START Data for processing
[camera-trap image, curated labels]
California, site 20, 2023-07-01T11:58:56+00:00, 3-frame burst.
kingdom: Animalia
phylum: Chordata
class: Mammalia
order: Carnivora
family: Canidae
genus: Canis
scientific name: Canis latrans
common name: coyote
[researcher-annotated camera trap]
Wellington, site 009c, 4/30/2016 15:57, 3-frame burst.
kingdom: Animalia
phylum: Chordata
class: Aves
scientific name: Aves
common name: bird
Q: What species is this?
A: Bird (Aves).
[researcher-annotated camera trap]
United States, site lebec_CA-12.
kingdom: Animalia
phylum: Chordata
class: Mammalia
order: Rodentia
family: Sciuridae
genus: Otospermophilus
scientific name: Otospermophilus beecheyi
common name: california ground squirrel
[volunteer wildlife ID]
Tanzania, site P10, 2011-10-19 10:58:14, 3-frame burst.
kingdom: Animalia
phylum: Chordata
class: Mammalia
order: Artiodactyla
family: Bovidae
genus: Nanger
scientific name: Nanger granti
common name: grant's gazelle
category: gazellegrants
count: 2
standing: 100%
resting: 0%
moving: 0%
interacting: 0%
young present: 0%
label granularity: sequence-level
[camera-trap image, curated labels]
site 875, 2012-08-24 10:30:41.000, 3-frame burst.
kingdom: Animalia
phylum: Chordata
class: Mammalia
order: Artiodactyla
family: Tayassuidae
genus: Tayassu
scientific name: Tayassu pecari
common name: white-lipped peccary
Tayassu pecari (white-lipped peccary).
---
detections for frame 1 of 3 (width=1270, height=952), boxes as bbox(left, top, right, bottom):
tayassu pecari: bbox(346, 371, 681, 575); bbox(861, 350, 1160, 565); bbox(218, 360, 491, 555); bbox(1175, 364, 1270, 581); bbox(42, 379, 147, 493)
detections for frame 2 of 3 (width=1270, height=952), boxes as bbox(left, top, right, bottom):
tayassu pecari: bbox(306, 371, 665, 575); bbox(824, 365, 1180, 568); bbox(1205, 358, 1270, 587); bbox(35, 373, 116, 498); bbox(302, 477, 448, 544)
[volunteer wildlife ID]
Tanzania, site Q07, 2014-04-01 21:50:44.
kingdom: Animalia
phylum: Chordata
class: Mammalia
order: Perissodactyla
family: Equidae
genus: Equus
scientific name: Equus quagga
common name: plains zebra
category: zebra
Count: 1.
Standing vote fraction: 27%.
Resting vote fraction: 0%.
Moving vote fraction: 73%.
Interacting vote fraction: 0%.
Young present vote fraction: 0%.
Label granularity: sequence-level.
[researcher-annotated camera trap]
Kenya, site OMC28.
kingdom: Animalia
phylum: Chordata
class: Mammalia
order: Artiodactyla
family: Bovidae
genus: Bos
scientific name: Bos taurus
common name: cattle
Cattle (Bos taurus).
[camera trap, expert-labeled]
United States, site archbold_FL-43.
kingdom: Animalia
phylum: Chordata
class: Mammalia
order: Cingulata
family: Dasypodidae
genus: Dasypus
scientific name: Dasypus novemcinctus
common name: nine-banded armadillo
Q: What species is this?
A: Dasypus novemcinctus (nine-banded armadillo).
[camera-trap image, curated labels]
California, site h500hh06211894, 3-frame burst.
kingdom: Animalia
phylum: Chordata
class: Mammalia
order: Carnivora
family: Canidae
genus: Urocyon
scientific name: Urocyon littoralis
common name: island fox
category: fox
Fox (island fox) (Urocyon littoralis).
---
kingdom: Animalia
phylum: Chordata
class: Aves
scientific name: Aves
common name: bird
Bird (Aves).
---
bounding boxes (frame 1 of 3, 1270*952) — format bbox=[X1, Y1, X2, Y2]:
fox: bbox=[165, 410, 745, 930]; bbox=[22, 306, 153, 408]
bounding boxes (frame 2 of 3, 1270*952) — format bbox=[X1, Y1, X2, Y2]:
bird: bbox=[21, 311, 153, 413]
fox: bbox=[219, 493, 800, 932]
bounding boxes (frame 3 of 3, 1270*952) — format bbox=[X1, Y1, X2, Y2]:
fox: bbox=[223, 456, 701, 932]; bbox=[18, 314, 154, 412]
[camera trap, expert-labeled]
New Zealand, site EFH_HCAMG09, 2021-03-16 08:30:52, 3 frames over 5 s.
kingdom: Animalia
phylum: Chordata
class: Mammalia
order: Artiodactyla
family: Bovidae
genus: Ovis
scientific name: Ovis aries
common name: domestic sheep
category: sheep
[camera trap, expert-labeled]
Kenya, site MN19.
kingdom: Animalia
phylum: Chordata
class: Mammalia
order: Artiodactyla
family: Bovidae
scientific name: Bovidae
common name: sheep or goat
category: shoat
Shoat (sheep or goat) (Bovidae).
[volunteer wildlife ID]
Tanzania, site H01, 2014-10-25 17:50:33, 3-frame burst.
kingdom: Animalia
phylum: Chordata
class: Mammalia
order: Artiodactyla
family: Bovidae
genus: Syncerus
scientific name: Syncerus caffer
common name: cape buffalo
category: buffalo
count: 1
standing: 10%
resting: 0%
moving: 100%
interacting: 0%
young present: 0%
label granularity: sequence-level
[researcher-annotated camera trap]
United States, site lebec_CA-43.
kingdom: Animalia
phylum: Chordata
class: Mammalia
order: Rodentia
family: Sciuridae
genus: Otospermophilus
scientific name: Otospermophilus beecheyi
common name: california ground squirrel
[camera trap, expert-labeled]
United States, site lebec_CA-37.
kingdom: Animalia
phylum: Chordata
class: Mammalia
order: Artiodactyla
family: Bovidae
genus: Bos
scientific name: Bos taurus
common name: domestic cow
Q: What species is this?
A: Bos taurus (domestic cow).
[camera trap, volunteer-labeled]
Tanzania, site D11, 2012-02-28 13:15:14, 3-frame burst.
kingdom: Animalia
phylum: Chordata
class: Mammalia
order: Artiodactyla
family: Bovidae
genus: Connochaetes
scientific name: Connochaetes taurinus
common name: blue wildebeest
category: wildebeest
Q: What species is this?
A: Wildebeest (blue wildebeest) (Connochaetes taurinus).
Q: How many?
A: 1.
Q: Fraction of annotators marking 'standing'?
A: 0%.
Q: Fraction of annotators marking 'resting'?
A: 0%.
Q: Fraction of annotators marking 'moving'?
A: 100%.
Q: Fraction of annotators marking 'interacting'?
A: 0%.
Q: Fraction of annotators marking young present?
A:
END Data for processing
Task prompt
Write out every record shown above, word for word.

Solution to the problem
[camera-trap image, curated labels]
California, site 20, 2023-07-01T11:58:56+00:00, 3-frame burst.
kingdom: Animalia
phylum: Chordata
class: Mammalia
order: Carnivora
family: Canidae
genus: Canis
scientific name: Canis latrans
common name: coyote
[researcher-annotated camera trap]
Wellington, site 009c, 4/30/2016 15:57, 3-frame burst.
kingdom: Animalia
phylum: Chordata
class: Aves
scientific name: Aves
common name: bird
Q: What species is this?
A: Bird (Aves).
[researcher-annotated camera trap]
United States, site lebec_CA-12.
kingdom: Animalia
phylum: Chordata
class: Mammalia
order: Rodentia
family: Sciuridae
genus: Otospermophilus
scientific name: Otospermophilus beecheyi
common name: california ground squirrel
[volunteer wildlife ID]
Tanzania, site P10, 2011-10-19 10:58:14, 3-frame burst.
kingdom: Animalia
phylum: Chordata
class: Mammalia
order: Artiodactyla
family: Bovidae
genus: Nanger
scientific name: Nanger granti
common name: grant's gazelle
category: gazellegrants
count: 2
standing: 100%
resting: 0%
moving: 0%
interacting: 0%
young present: 0%
label granularity: sequence-level
[camera-trap image, curated labels]
site 875, 2012-08-24 10:30:41.000, 3-frame burst.
kingdom: Animalia
phylum: Chordata
class: Mammalia
order: Artiodactyla
family: Tayassuidae
genus: Tayassu
scientific name: Tayassu pecari
common name: white-lipped peccary
Tayassu pecari (white-lipped peccary).
---
detections for frame 1 of 3 (width=1270, height=952), boxes as bbox(left, top, right, bottom):
tayassu pecari: bbox(346, 371, 681, 575); bbox(861, 350, 1160, 565); bbox(218, 360, 491, 555); bbox(1175, 364, 1270, 581); bbox(42, 379, 147, 493)
detections for frame 2 of 3 (width=1270, height=952), boxes as bbox(left, top, right, bottom):
tayassu pecari: bbox(306, 371, 665, 575); bbox(824, 365, 1180, 568); bbox(1205, 358, 1270, 587); bbox(35, 373, 116, 498); bbox(302, 477, 448, 544)
[volunteer wildlife ID]
Tanzania, site Q07, 2014-04-01 21:50:44.
kingdom: Animalia
phylum: Chordata
class: Mammalia
order: Perissodactyla
family: Equidae
genus: Equus
scientific name: Equus quagga
common name: plains zebra
category: zebra
Count: 1.
Standing vote fraction: 27%.
Resting vote fraction: 0%.
Moving vote fraction: 73%.
Interacting vote fraction: 0%.
Young present vote fraction: 0%.
Label granularity: sequence-level.
[researcher-annotated camera trap]
Kenya, site OMC28.
kingdom: Animalia
phylum: Chordata
class: Mammalia
order: Artiodactyla
family: Bovidae
genus: Bos
scientific name: Bos taurus
common name: cattle
Cattle (Bos taurus).
[camera trap, expert-labeled]
United States, site archbold_FL-43.
kingdom: Animalia
phylum: Chordata
class: Mammalia
order: Cingulata
family: Dasypodidae
genus: Dasypus
scientific name: Dasypus novemcinctus
common name: nine-banded armadillo
Q: What species is this?
A: Dasypus novemcinctus (nine-banded armadillo).
[camera-trap image, curated labels]
California, site h500hh06211894, 3-frame burst.
kingdom: Animalia
phylum: Chordata
class: Mammalia
order: Carnivora
family: Canidae
genus: Urocyon
scientific name: Urocyon littoralis
common name: island fox
category: fox
Fox (island fox) (Urocyon littoralis).
---
kingdom: Animalia
phylum: Chordata
class: Aves
scientific name: Aves
common name: bird
Bird (Aves).
---
bounding boxes (frame 1 of 3, 1270*952) — format bbox=[X1, Y1, X2, Y2]:
fox: bbox=[165, 410, 745, 930]; bbox=[22, 306, 153, 408]
bounding boxes (frame 2 of 3, 1270*952) — format bbox=[X1, Y1, X2, Y2]:
bird: bbox=[21, 311, 153, 413]
fox: bbox=[219, 493, 800, 932]
bounding boxes (frame 3 of 3, 1270*952) — format bbox=[X1, Y1, X2, Y2]:
fox: bbox=[223, 456, 701, 932]; bbox=[18, 314, 154, 412]
[camera trap, expert-labeled]
New Zealand, site EFH_HCAMG09, 2021-03-16 08:30:52, 3 frames over 5 s.
kingdom: Animalia
phylum: Chordata
class: Mammalia
order: Artiodactyla
family: Bovidae
genus: Ovis
scientific name: Ovis aries
common name: domestic sheep
category: sheep
[camera trap, expert-labeled]
Kenya, site MN19.
kingdom: Animalia
phylum: Chordata
class: Mammalia
order: Artiodactyla
family: Bovidae
scientific name: Bovidae
common name: sheep or goat
category: shoat
Shoat (sheep or goat) (Bovidae).
[volunteer wildlife ID]
Tanzania, site H01, 2014-10-25 17:50:33, 3-frame burst.
kingdom: Animalia
phylum: Chordata
class: Mammalia
order: Artiodactyla
family: Bovidae
genus: Syncerus
scientific name: Syncerus caffer
common name: cape buffalo
category: buffalo
count: 1
standing: 10%
resting: 0%
moving: 100%
interacting: 0%
young present: 0%
label granularity: sequence-level
[researcher-annotated camera trap]
United States, site lebec_CA-43.
kingdom: Animalia
phylum: Chordata
class: Mammalia
order: Rodentia
family: Sciuridae
genus: Otospermophilus
scientific name: Otospermophilus beecheyi
common name: california ground squirrel
[camera trap, expert-labeled]
United States, site lebec_CA-37.
kingdom: Animalia
phylum: Chordata
class: Mammalia
order: Artiodactyla
family: Bovidae
genus: Bos
scientific name: Bos taurus
common name: domestic cow
Q: What species is this?
A: Bos taurus (domestic cow).
[camera trap, volunteer-labeled]
Tanzania, site D11, 2012-02-28 13:15:14, 3-frame burst.
kingdom: Animalia
phylum: Chordata
class: Mammalia
order: Artiodactyla
family: Bovidae
genus: Connochaetes
scientific name: Connochaetes taurinus
common name: blue wildebeest
category: wildebeest
Q: What species is this?
A: Wildebeest (blue wildebeest) (Connochaetes taurinus).
Q: How many?
A: 1.
Q: Fraction of annotators marking 'standing'?
A: 0%.
Q: Fraction of annotators marking 'resting'?
A: 0%.
Q: Fraction of annotators marking 'moving'?
A: 100%.
Q: Fraction of annotators marking 'interacting'?
A: 0%.
Q: Fraction of annotators marking young present?
A:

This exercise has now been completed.